Smell the Daisies

Friday, July 28, 2006

Forming good habits

Last week, at campmeeting, we had some amazing speakers. One of them talked about different ways of getting into the habit of spending time with God, and I don't think I'll ever forget it.

If you currently aren't spending time in prayer in the mornings, hide one of your shoes far under your bed before going to sleep at night. Then, when you wake up, you'll have to hunt for your shoe, and when you remember where it is, you'll have to get on your knees to reach under the bed for it. While you're down there, say hello to God! It's just a few seconds, but it's a start, and let it grow.

If reading the Bible isn't as high a priority as it should be, lay it, open on top of your TV every morning. Then, reach back, and unplug your TV. When you return from work, and settle down to watch TV, you'll realize that it's turned off. As you reach behind it, you can't miss the Bible on top, so read a verse while you're there. Again, start out small, and it will become a bigger and bigger part of your life.

Well, I've got quite a few habits I need to develop more strongly. One of those is writing in my blog. So, I simply need to think of a method for making it impossible not to do so! Well, for a blog I may not do that.... But, I could come up with a couple ideas, even so...

Thursday, July 13, 2006

Bravo Italia

I'm sure every other blog has already commented on the game.
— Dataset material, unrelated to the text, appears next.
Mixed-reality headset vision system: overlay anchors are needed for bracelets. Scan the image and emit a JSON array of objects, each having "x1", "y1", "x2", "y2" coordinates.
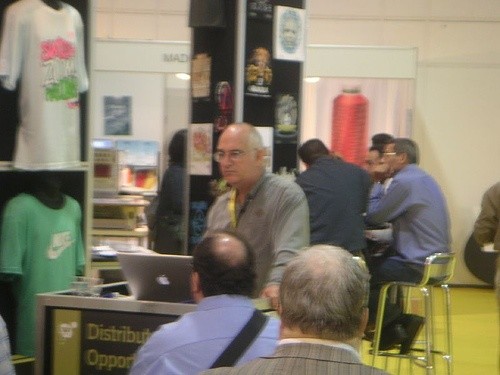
[{"x1": 373, "y1": 180, "x2": 384, "y2": 186}]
But, since I have been in England, and not had a chance to get online since it took place, mine is coming a little late.

The World Cup Final this year was the first football (real football, not the American sport) match I ever watched in entirety (on screen, that is). And I enjoyed it! I was rooting for Italy. My condolences to all of you who sided with the French. To my untrained eye, I thought both sides played well! I cheered for the Italians, only because I watched it with many Europeans, and the Italian cheering section was more in need of voices than the French. As I watched, though, I became more attached to the Italian team! They were more fun to watch. At the beginning, at least, they were more smooth with their feet, and tended to keep the ball closer to the French goal. They seemed a little more tired after halftime.

I could comment on some of the calls and the goals, but since that's been done over and over, I won't. Not even to discuss the headbutt. I just want to mention something that impressed me about the Italians. From my vantage point, many of them practiced great sportsmanship. No, not all of them, but many. I saw an Italian reach down to help up his opponent at least three times. Also, they didn't seem malicious in their play. As a general rule, it was not the Italians who were grabbing faces, etc. They are not perfect, that's for sure, but I appreciated their overall sportsmanship. So, my congratulations to Italy!

And, I must send my condolences to France. I wish both teams could have won, for both were amazing teams! I cheered when Italy won, but a part of me was sad for the dashed dreams of France. So, rock on, France! You've won before, and you will again.

Good game, everyone!

On flirting...

I'm not a natural when it comes to flirting. I can flirt back, usually, but that's about the extent of it. Every so often, though, I forget this fact, and make an effort even so. Last Saturday night was one of those times.

I attended a convention in England, and while there, we had a gala dinner. It was a posh evening, with fancy dishes, friendly chit-chat and silly entertainment. Very much like every other gala in many ways, but I enjoyed myself nonetheless. Soon after I sat down at my place, I noticed one of the men working there, manning the drink station (I would say bar, but it was completely non-alcoholic in this case, so I don't want to send the wrong impression). You know how it is, sometimes a person will catch your eye, and you'll ponder ways to talk to that person. Well, I was with a friend, and I mentioned him to her. I'm sure you also know how that is. She, of course, egged me on.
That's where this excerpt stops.